▸ Short exercise: Rewrite every line of the material below as a numbered list, one line per item, and drop the blank lines.
------------------------------
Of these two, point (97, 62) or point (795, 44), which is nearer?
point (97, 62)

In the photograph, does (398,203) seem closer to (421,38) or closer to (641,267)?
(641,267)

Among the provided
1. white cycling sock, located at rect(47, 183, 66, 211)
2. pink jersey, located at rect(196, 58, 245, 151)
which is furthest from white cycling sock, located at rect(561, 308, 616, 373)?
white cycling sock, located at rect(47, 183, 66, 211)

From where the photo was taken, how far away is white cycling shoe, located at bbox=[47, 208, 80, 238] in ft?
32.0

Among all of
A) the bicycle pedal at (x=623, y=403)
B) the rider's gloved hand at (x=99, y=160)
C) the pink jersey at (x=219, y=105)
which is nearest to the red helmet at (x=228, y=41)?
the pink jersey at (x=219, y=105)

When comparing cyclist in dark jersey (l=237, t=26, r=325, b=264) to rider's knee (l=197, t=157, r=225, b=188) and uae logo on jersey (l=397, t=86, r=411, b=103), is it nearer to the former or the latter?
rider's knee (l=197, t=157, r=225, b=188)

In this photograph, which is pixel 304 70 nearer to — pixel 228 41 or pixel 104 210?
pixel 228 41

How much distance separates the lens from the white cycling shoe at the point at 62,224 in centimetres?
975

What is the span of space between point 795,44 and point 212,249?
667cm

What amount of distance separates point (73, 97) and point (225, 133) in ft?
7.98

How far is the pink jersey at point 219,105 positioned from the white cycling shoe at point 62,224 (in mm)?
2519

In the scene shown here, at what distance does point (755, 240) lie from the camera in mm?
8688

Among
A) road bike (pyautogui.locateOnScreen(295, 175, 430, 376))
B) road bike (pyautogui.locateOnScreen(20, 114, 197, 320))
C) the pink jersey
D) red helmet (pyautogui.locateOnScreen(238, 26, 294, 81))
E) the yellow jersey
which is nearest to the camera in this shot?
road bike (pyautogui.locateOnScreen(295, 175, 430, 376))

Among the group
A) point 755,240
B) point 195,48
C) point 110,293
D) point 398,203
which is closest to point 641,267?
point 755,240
------------------------------
▸ Solution to this task:
1. Of these two, point (97, 62) or point (795, 44), which is nearer?
2. point (97, 62)
3. In the photograph, does (398,203) seem closer to (421,38) or closer to (641,267)?
4. (641,267)
5. Among the provided
6. 1. white cycling sock, located at rect(47, 183, 66, 211)
7. 2. pink jersey, located at rect(196, 58, 245, 151)
8. which is furthest from white cycling sock, located at rect(561, 308, 616, 373)?
9. white cycling sock, located at rect(47, 183, 66, 211)
10. From where the photo was taken, how far away is white cycling shoe, located at bbox=[47, 208, 80, 238] in ft?
11. 32.0
12. Among all of
13. A) the bicycle pedal at (x=623, y=403)
14. B) the rider's gloved hand at (x=99, y=160)
15. C) the pink jersey at (x=219, y=105)
16. which is nearest to the red helmet at (x=228, y=41)?
17. the pink jersey at (x=219, y=105)
18. When comparing cyclist in dark jersey (l=237, t=26, r=325, b=264) to rider's knee (l=197, t=157, r=225, b=188) and uae logo on jersey (l=397, t=86, r=411, b=103), is it nearer to the former or the latter?
19. rider's knee (l=197, t=157, r=225, b=188)
20. In this photograph, which is pixel 304 70 nearer to — pixel 228 41 or pixel 104 210?
21. pixel 228 41
22. How much distance separates the lens from the white cycling shoe at the point at 62,224 in centimetres?
23. 975
24. What is the span of space between point 795,44 and point 212,249?
25. 667cm
26. What amount of distance separates point (73, 97) and point (225, 133) in ft?
27. 7.98
28. How far is the pink jersey at point 219,105 positioned from the white cycling shoe at point 62,224 (in mm)?
29. 2519
30. In the scene shown here, at what distance does point (755, 240) lie from the camera in mm?
31. 8688
32. Among
33. A) road bike (pyautogui.locateOnScreen(295, 175, 430, 376))
34. B) road bike (pyautogui.locateOnScreen(20, 114, 197, 320))
35. C) the pink jersey
36. D) red helmet (pyautogui.locateOnScreen(238, 26, 294, 81))
37. E) the yellow jersey
38. which is nearest to the camera in this shot?
39. road bike (pyautogui.locateOnScreen(295, 175, 430, 376))
40. Among the group
41. A) point 755,240
42. B) point 195,48
43. C) point 110,293
44. D) point 398,203
45. which is closest to point 641,267?
46. point 755,240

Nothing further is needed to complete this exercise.